The one strategy to measure the aforementioned solution can be a thorough examination of the reports from the alert system. Findings should be statistically analyzed with the dynamics of the medication discrepancies compared before and after the installment of the technology.
Conclusion
Ultimately, inaccurate medicine dispensation infringes the exact process of filling a customer’s prescription, leading to some negative consequences. Erroneously distributed drug with a wrong dose, strength, quantity, or quality may result in the customer’s severe health complications. Though it is impossible to eliminate the human factor, in terms of fatigue and loss of focus, incorporation of advanced technologies, such as barcode scanners and Tall Man lettering might reduce the number of dispensing errors.
References
Aldwaihi, K., Schifano, F., Pezzolesi, C., & Umaru, N. (2016).

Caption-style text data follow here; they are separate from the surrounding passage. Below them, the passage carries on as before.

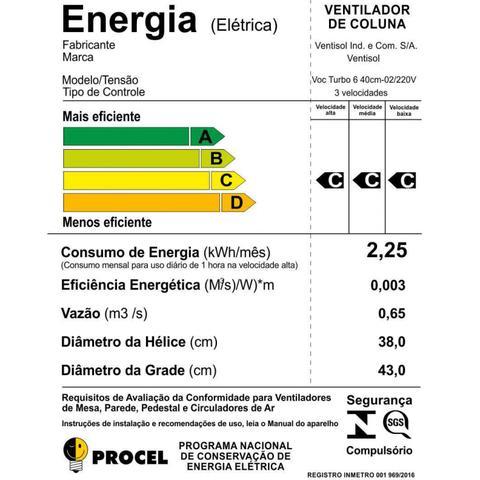 Imagem de Ventilador de Coluna Turbo 40cm 6 Pás Premium Ventisol 220V Preto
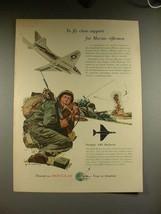 1956 Douglas A4D Skylark Plane Ad - Fly Close Support! - $14.99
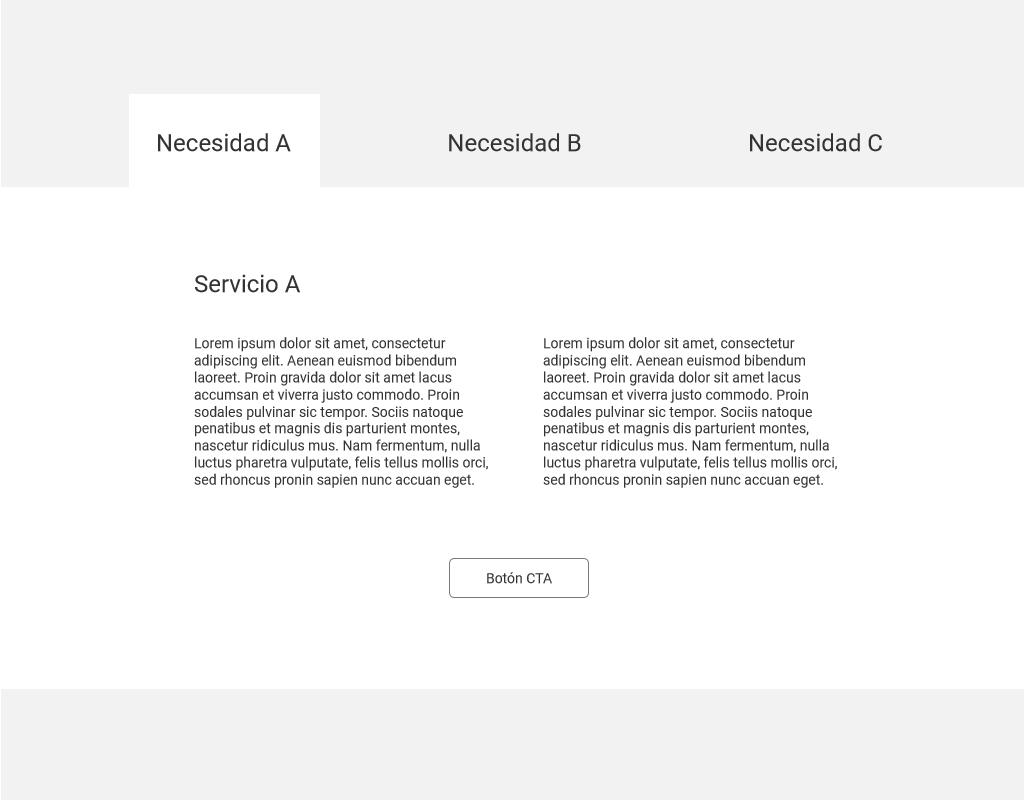 Layout servicios - después de la optimización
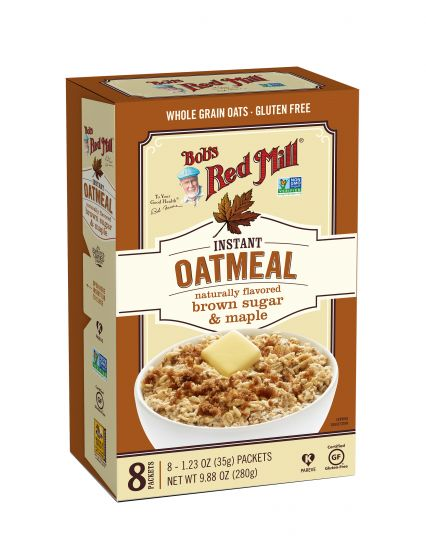 Brown Sugar & Maple Instant Oatmeal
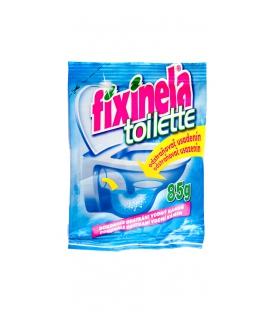 Fixinela toilette 85 g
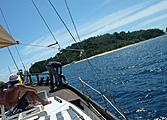 Inoubliable croisière dans l\'archipel de Nosy Be : Nosy Tanikely, Iranja...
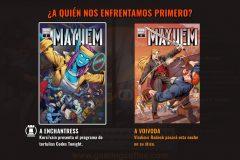 Review-Mayhem-Brawler-12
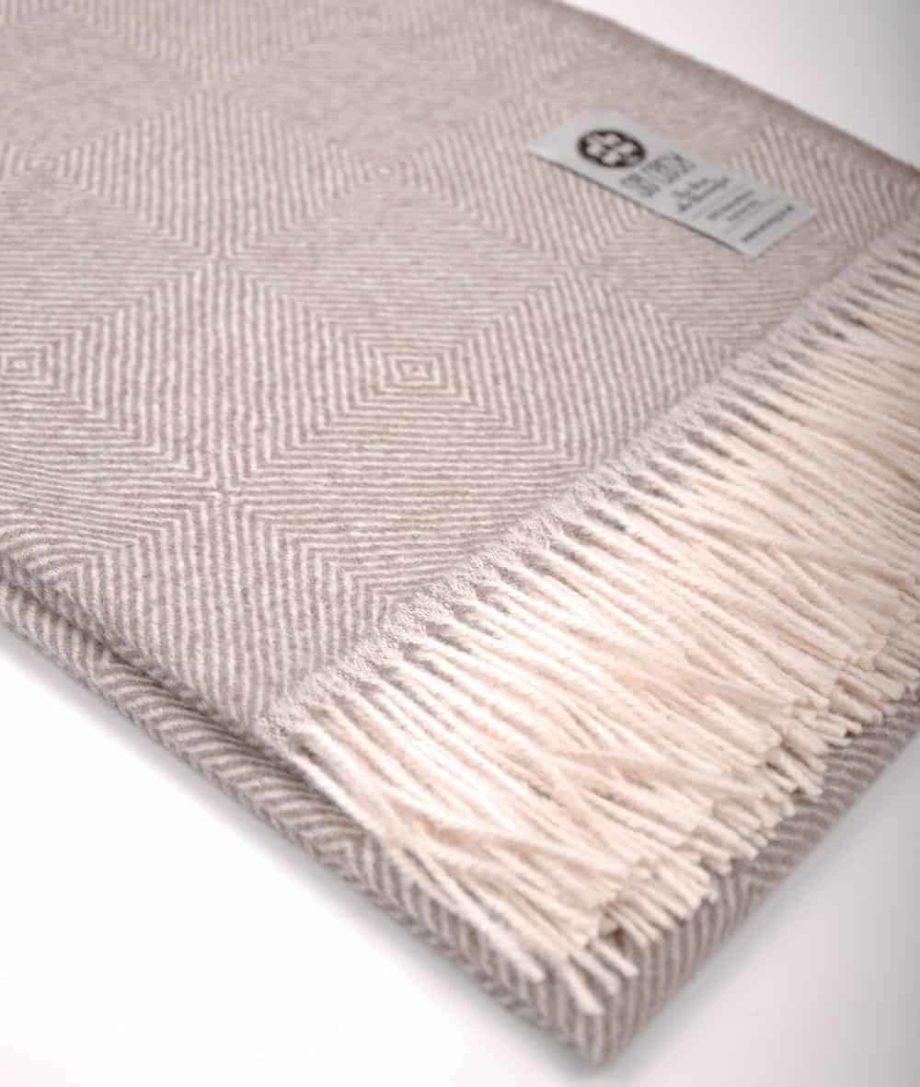 pure baby alpaca wool throw diamonds cafe au lait colour buy online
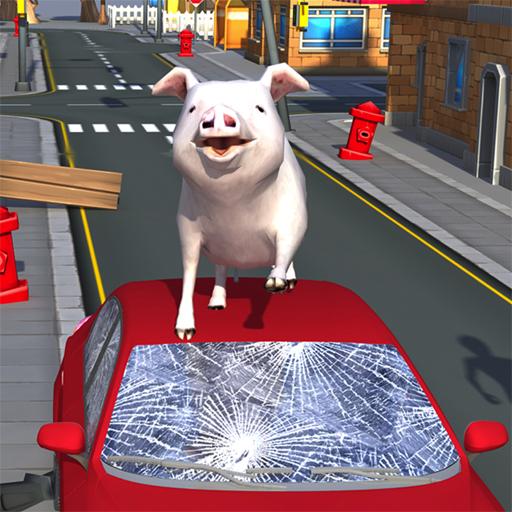 Crazy Piggi.. file APK for Gaming PC/PS3/PS4 Smart TV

A systematic review of the nature of dispensing errors in hospital pharmacies. Integrated Pharmacy Research and Practice, 5, 1-10. Web.
Bishop, M. A., Cohen, B., A., Billings, L. K., & Thomas, E. V. (2015). Reducing errors through discharge medication reconciliation by pharmacy services. American Journal of Health-System Pharmacy, 72(17), 120-126. Web.
Campmans, Z., Van Rhijn, A., Dull, R. M., Santen-Reestman, J., Taxis, K., & Borgsteede, S. D. (2018). Preventing dispensing errors by alerting for drug confusions in the pharmacy information system – A survey of users. Plos One, 13(5), 1-11. Web.